▸ 待辦任務:
#1 請抄錄 Prometheus 安裝說明中從"二、prometheus安裝"到"2.4安裝CRD(自定義的資源)"的文字,起訖兩處都包括在內。
#2 根據 Prometheus 安裝說明,prometheus 的副本數默認是多少個?
#3 請緊接 Prometheus 安裝說明的最後一句往下續寫。

一、架構圖

二、prometheus安裝
2.1 可選的安裝方式
- 二進制安裝 # 一般針對於物理機安裝
- 容器安裝
- helm安裝 # 以下三種都是給k8s使用的
- prometheus operator
- kube-prometheus stack # 是一個項目技術棧,包含:prometheus operator、高可用的prometheus、高可用的alertmanager、主機監控node exporter、grafana等
2.2 使用kube-prometheus stack安裝,下圖是各版本的支持,如果k8s版本較新,就下載個最新的release一般都會支持。
https://github.com/prometheus-operator/kube-prometheus/

2.3 下載對應的安裝版本
git clone -b release-0.7 https://github.com/prometheus-operator/kube-prometheus.git
2.4安裝CRD(自定義的資源)
# cd kube-prometheus/manifests/
# kubectl create -f setup/
2.5 查看operator的狀態
# kubectl get pod -n monitoring | grep operator prometheus-operator-7649c7454f-pkbbl 2/2 Running 0 3m
2.6 按需求修改alertmanager的副本數,默認3個高可用組件
# vim alertmanager-alertmanager.yaml replicas: 1
2.7按需求修改prometheus的副本數,默認是2個
# vim prometheus-prometheus.yaml replicas: 1
2.8 修改鏡像,默認的鏡像無法直接下載,可以在dockerhub中查找
# cat kube-state-metrics-deployment.yaml | grep image image: quay.io/coreos/kube-state-metrics:v1.9.7 image: quay.io/brancz/kube-rbac-proxy:v0.8.0 image: quay.io/brancz/kube-rbac-proxy:v0.8.0
2.9創建prometheus集群
# kubectl create -f .

▸ 項目:

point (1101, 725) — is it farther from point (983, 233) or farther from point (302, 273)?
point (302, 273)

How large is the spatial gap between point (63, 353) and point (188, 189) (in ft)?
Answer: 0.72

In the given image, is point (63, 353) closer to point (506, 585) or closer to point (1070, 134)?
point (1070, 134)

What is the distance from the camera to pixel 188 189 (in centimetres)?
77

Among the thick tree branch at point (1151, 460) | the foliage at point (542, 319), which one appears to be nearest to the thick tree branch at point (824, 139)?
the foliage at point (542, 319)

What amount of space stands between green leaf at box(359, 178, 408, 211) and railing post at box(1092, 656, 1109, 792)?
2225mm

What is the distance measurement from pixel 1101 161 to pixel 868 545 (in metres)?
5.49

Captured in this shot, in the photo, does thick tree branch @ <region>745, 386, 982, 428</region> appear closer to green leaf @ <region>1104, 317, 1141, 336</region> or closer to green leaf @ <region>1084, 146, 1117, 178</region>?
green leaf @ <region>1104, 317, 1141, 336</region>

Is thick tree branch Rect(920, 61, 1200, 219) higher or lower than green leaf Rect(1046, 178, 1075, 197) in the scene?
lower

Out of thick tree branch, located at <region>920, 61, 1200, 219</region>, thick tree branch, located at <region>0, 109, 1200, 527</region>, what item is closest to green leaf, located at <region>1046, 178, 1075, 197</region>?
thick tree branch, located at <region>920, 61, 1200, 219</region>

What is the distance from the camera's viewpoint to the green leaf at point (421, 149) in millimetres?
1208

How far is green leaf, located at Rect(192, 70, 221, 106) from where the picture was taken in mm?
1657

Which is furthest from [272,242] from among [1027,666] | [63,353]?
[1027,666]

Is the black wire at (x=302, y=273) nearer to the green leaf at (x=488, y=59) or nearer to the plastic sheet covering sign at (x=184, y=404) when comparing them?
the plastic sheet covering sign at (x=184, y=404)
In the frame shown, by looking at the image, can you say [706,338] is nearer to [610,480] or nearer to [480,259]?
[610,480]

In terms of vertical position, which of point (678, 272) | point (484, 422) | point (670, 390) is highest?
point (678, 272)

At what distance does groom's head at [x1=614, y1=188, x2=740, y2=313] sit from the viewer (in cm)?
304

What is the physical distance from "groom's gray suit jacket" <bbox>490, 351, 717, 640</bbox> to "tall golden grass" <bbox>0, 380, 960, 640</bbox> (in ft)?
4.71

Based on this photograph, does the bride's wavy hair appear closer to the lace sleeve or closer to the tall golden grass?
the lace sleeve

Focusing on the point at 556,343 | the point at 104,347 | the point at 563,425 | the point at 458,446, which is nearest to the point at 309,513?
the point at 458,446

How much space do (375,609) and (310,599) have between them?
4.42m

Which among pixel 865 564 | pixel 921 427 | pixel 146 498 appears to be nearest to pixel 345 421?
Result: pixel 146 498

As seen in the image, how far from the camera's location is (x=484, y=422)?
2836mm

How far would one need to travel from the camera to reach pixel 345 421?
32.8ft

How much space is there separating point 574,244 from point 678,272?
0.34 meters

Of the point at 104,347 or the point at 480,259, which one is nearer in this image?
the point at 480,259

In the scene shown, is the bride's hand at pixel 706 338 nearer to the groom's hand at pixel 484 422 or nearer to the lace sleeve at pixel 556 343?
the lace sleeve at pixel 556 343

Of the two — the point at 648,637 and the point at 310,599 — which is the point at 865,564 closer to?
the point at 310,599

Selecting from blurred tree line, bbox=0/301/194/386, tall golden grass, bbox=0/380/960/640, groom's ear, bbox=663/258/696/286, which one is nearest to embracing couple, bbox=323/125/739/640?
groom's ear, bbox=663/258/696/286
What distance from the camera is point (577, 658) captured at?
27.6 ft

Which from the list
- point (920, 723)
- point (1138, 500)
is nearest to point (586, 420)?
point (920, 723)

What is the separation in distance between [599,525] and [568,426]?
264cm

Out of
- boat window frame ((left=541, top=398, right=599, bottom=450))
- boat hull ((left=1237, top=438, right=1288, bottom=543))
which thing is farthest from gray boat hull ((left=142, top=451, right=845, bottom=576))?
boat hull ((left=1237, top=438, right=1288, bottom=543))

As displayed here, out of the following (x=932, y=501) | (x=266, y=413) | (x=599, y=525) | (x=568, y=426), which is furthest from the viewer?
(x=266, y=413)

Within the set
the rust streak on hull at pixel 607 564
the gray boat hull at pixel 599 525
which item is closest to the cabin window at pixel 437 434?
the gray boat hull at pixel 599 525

▸ 參考答案:
#1
二、prometheus安裝
2.1 可選的安裝方式
- 二進制安裝 # 一般針對於物理機安裝
- 容器安裝
- helm安裝 # 以下三種都是給k8s使用的
- prometheus operator
- kube-prometheus stack # 是一個項目技術棧,包含:prometheus operator、高可用的prometheus、高可用的alertmanager、主機監控node exporter、grafana等
2.2 使用kube-prometheus stack安裝,下圖是各版本的支持,如果k8s版本較新,就下載個最新的release一般都會支持。
https://github.com/prometheus-operator/kube-prometheus/

2.3 下載對應的安裝版本
git clone -b release-0.7 https://github.com/prometheus-operator/kube-prometheus.git
2.4安裝CRD(自定義的資源)

#2 默認是2個。

#3
2.10 修改prometheus和grafana的web界面為nodeport的訪問方式,因為沒有配置pvc所以數據不是持久化的。生產環境需要配置兩個的持久化存儲
# kubectl edit svc -n monitoring prometheus-k8s ports: #在最下面添加type類型 type: NodePort # kubectl edit svc -n monitoring grafana type: NodePort
2.11 配置完成之后就可以通過主機的IP加端口進行訪問了
# kubectl get svc -n monitoring | egrep "grafana|prometheus-k8s" grafana NodePort 10.107.73.70 <none> 3000:32351/TCP 1d prometheus-k8s NodePort 10.101.129.206 <none> 9090:32021/TCP 1d
三、什么是ServiceMonitor
二進制安裝、容器安裝、helm安裝通過prometheus.yml加載配置
prometheus operator、kube-prometheus stack通過ServiceMonitor發現監控目標,進行監控。serviceMonitor 是通過對service 獲取數據的一種方式。
- promethus-operator可以通過serviceMonitor 自動識別帶有某些 label 的service ,並從這些service 獲取數據。
- serviceMonitor 也是由promethus-operator 自動發現的。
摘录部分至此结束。